Material for this task
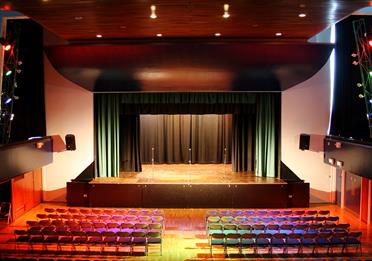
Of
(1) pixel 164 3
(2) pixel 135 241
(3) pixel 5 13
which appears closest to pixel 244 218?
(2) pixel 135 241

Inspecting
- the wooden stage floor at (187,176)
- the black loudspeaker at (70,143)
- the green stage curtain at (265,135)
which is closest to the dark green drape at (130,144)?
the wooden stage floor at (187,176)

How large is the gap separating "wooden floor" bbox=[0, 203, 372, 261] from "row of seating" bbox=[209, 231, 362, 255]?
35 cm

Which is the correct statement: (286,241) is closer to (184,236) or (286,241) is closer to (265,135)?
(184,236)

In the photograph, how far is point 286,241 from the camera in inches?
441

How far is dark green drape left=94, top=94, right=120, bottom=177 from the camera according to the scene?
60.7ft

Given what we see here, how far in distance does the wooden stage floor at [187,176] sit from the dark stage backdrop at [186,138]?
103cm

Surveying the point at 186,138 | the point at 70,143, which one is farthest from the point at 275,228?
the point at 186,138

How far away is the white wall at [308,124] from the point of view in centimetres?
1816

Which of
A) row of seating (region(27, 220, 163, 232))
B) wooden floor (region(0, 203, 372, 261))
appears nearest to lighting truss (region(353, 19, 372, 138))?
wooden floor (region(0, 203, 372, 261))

...

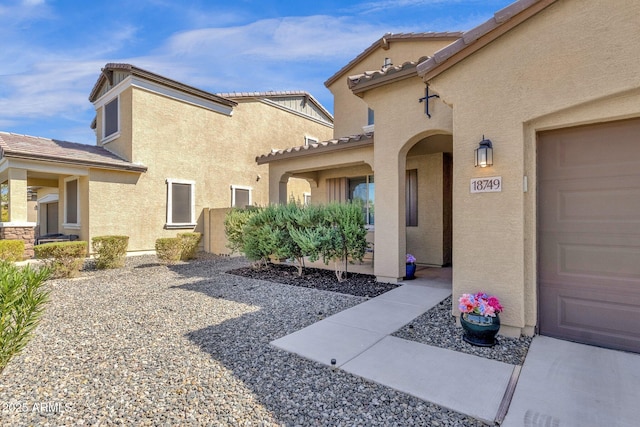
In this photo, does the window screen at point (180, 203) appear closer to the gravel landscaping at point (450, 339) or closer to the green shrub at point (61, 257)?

--

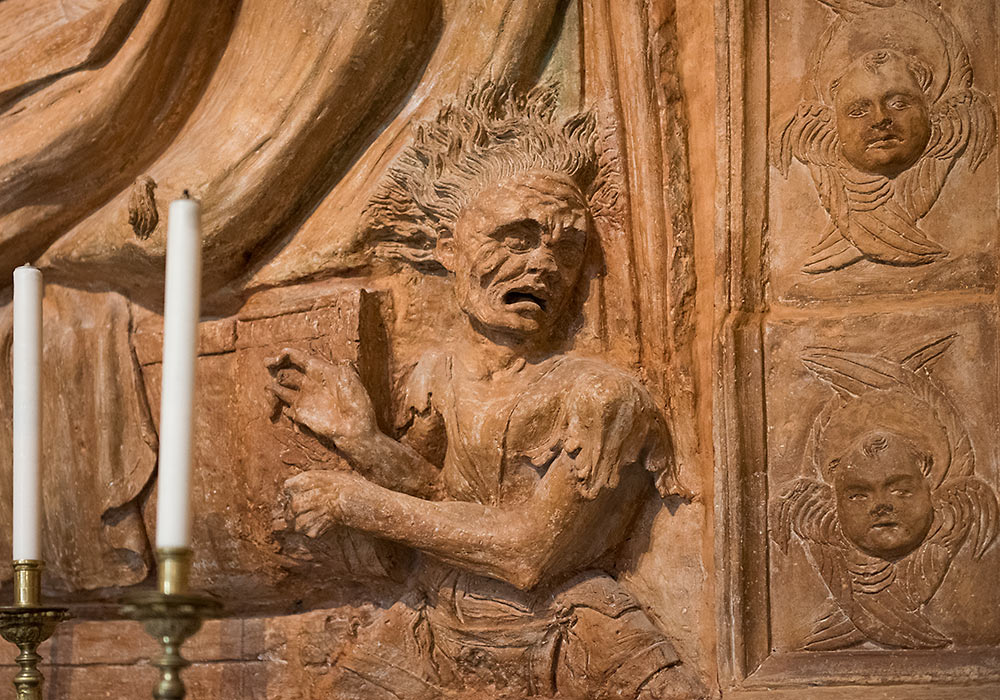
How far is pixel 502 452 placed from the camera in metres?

Exercise details
Pick out every line in the items above that contains the word "seating" and copy each of those lines in full.

Written solution
How large is the gap separating "wooden floor" bbox=[0, 203, 372, 261] from "row of seating" bbox=[209, 231, 362, 255]?
A) row of seating (region(27, 220, 163, 232))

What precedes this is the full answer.